<ニュースの言葉は難しい>故意・改ざん・捏造・不備・過誤・客船…ニュースの言葉の使い方

社会・メディア

藤沢隆[テレビディレクター/プロデューサー]

一連のSTAP細胞騒動、先日ようやく小保方さんも論文の撤回に同意しました。この翻意は近く明らかになる理化学研究所の懲戒処分との関係があるんでしょうか。

理化学研究所における研究者に対する懲罰規定では「故意(悪意)」でなければ懲罰の対象にならないのだとか。私は日本語として「故意」と「悪意」は別の意味と考えておりましたが、刑法で故意とは罪を犯す意思(刑法38条1項)のことなんだそうで、ならば悪意と同じ意味になりますね。

また民法では「故意」は結果がわかっていながら為した行為などを指すようです。ようするに、知らずにではなく、知っていながらやった行為ですから「悪意」となるんですかね。そう言えば我々がよく使う「善意の第三者」って言う時の「善意」は「悪意」の逆で、何も知らない第三者って意味でしたね。

小保方さんは画像の取り扱いにミスがあったことは認めているのですから、「故意」かどうかが問題のはずですが、理研の調査委員会は、小保方さんが画像データなどの『 「改ざん」と「捏造」をした』と結論づけています。

「改ざん」とは、

『字句などを改めなおすこと。多く不当に改める場合に用いられる。
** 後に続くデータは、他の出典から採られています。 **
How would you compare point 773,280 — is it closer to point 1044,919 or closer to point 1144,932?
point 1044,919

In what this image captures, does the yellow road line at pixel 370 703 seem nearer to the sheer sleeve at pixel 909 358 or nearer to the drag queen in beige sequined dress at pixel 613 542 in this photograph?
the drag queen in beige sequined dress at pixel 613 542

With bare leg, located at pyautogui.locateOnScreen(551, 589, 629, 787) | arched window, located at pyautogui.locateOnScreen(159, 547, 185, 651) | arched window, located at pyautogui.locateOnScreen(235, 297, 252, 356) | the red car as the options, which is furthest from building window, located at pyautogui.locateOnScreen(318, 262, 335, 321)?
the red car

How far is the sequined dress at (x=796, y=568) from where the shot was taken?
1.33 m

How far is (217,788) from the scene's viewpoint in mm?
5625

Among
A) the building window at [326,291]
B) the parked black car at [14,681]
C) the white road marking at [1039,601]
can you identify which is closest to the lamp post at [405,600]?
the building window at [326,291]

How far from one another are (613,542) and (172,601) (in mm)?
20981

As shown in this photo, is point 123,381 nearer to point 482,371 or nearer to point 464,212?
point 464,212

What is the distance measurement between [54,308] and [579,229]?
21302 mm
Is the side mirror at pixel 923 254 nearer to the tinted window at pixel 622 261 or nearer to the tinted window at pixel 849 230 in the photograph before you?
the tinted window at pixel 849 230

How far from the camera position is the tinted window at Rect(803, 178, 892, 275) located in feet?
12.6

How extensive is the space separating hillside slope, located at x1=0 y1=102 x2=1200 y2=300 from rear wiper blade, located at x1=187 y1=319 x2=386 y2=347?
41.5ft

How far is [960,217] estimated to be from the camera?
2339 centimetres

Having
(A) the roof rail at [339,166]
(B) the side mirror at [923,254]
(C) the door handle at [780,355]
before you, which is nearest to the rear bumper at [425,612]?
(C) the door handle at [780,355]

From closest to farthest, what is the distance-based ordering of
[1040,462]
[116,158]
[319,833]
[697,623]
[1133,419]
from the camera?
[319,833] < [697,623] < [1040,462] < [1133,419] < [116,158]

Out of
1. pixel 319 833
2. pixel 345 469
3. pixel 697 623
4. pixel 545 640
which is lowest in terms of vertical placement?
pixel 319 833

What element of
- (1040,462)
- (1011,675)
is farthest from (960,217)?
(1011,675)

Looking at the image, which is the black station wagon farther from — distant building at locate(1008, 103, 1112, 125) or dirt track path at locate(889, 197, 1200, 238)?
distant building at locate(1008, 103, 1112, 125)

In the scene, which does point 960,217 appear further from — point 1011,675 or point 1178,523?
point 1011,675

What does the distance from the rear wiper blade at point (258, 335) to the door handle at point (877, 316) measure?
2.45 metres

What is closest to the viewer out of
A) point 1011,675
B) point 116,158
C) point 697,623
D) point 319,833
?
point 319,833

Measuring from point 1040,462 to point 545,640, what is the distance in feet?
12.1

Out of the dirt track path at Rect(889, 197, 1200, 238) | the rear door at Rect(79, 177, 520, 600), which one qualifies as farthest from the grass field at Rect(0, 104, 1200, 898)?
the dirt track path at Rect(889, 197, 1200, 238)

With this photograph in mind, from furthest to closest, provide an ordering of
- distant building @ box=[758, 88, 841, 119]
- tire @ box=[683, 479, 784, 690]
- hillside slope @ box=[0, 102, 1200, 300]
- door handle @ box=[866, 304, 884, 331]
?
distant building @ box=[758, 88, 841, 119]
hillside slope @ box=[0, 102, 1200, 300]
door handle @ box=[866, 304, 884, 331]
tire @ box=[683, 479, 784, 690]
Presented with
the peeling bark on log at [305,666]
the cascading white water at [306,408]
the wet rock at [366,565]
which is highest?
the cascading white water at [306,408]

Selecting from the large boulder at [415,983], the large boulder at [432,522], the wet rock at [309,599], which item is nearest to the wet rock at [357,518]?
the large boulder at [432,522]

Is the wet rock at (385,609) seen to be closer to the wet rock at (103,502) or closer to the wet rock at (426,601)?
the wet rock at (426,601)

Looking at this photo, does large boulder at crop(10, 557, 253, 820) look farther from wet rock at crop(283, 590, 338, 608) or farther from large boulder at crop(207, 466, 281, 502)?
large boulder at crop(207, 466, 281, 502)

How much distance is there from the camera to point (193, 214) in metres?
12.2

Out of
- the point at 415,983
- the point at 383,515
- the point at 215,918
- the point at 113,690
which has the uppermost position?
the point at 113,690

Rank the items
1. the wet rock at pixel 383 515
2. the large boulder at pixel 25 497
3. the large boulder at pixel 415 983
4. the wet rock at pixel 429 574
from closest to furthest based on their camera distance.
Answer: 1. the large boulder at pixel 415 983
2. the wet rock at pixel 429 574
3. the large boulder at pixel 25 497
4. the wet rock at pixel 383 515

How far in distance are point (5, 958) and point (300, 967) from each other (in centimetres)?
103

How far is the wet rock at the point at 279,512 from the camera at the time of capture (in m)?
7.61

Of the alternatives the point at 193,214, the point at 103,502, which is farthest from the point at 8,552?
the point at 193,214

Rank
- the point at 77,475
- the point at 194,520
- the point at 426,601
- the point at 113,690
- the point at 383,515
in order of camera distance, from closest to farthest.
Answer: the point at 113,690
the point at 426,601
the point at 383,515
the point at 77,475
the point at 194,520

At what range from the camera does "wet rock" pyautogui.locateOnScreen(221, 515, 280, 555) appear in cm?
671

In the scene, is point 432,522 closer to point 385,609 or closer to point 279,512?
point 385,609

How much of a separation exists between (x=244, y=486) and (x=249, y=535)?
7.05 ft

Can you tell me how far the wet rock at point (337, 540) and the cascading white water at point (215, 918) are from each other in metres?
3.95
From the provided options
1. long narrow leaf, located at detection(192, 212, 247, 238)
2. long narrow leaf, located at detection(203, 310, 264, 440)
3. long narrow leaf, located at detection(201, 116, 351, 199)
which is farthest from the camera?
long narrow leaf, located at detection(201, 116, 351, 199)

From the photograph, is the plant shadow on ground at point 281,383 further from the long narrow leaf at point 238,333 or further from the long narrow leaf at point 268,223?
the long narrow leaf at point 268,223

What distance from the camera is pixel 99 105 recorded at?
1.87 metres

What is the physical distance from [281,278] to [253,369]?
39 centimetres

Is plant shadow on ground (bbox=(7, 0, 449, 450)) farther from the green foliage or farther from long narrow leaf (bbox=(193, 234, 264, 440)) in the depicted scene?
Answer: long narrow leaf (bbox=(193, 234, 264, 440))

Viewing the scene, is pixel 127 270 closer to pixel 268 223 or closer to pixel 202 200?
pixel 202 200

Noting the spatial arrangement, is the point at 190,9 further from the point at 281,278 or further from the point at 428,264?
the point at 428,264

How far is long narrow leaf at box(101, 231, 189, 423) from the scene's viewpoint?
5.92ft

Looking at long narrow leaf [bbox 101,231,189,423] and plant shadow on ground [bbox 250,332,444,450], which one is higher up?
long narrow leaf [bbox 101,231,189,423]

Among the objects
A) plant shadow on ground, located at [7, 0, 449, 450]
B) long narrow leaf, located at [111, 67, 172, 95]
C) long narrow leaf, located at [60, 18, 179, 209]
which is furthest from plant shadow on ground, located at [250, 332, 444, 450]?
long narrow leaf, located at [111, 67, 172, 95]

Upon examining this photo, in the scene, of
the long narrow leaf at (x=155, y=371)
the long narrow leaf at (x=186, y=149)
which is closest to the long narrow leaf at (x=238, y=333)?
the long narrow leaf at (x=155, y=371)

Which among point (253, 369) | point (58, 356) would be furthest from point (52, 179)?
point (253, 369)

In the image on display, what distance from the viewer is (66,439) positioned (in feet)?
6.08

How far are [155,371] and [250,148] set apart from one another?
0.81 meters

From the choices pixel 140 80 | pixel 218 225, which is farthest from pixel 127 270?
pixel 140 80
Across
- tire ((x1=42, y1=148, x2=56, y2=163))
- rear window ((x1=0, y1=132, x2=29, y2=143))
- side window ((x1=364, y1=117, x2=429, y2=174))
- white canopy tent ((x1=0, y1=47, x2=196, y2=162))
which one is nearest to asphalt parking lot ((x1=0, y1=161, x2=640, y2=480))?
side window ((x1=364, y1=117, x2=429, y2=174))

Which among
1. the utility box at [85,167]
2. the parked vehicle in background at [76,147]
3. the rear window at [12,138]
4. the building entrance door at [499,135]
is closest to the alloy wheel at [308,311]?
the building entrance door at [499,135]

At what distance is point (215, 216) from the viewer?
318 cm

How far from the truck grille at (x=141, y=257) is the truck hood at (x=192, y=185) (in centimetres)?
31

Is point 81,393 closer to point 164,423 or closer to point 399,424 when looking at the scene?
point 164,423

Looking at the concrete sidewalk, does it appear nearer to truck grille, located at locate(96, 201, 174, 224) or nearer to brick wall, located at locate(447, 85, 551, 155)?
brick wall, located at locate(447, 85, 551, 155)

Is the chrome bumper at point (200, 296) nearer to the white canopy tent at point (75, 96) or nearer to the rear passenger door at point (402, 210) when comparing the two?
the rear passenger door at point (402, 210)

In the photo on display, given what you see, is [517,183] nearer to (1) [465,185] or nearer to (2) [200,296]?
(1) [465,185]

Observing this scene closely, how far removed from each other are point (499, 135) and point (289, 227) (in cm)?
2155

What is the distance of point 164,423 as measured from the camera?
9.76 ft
』(広辞苑第六版)
『(悪用する目的で)文面を故意に書き換えること。』(名鏡国語辞典第二版)

とありますから、明らかに故意ということを示す言葉です。
「捏造」とは、

『事実でない事を事実のようにこしらえること。』(広辞苑第六版)
『実際にはない事柄を事実であるかのようにつくり上げること。でっちあげること。』(名鏡国語辞典第二版)

とあるので、こちらも故意ですね。理研の調査委員会の『 「改ざん」と「捏造」』という判断は小保方さんの行為は故意=悪意で完全にアウトであると示しています。
しかし、です。後に会見した論文の共著者であり小保方さんの上司であった笹井芳樹さんは、3時間20分におよぶ長時間の会見中一度として「改ざん」と「捏造」とは言いませんでした。いくつかの言葉を使いましたが、小保方さんの行為を結局は「不備」と「過誤」と表現したのです。
「不備」とは、

『そなわらないこと。十分にととのわないこと。』(広辞苑第六版)
『必要なものが十分に備わっていないこと。』(名鏡国語辞典第二版)

「過誤」とは、

『あやまち。あやまり。やり損じ。』(広辞苑第六版)
『あやまち。過失。』(名鏡国語辞典第二版)

どうやら「不備」と「過誤」なら「故意」とはなりません。ですから、理研の発生・再生科学総合研究センター副センター長である笹井氏は会見中終始「故意ではない」と発言しているように受け取れます。副センター長はとても高位のポジションであり、その副センター長が「故意」と認めないものを理研の調査委員会は故意(悪意)と認めているという図式です。
そうした図式の中で、理研はどういう処分を下すのか、もしかして小保方さんは無罪放免あるいはごく軽い処分なのか、いやいや“故意”を認めない笹井氏もろとも重大な処分となるのか・・・。そろそろ出そうな理研の処分ですが、そんなことをちょっと気にしながらニュースを待ちます。
ニュースに関する言葉で、どうでもいいようなことですが、勝手ひっかかっていることがありました。韓国で沈没したセウォル号です。日本のマスコミは新聞もテレビもほとんどが「旅客船」セウォル号、あるいは「客船」セウォル号と表記します。
元来がフェリーであり、今回も多くの貨物を積み過積載や荷崩れなどが問題視されている船なのになぜ「貨客船」もしくは「大型フェリー」と表記しないのかと思ったのですが、ちゃんと理由がありました。
フェリーであろうが貨物がメインの船であろうが12~13人以上の旅客を乗せることのできる船は法律上すべて「客船」なのだそうです。旅客の命をあずかるだけの設備や対応を法的に求めるという安全思想からのことだそうです。
そういう意味ではセウォル号は客船ではなかったのかもしれませんね。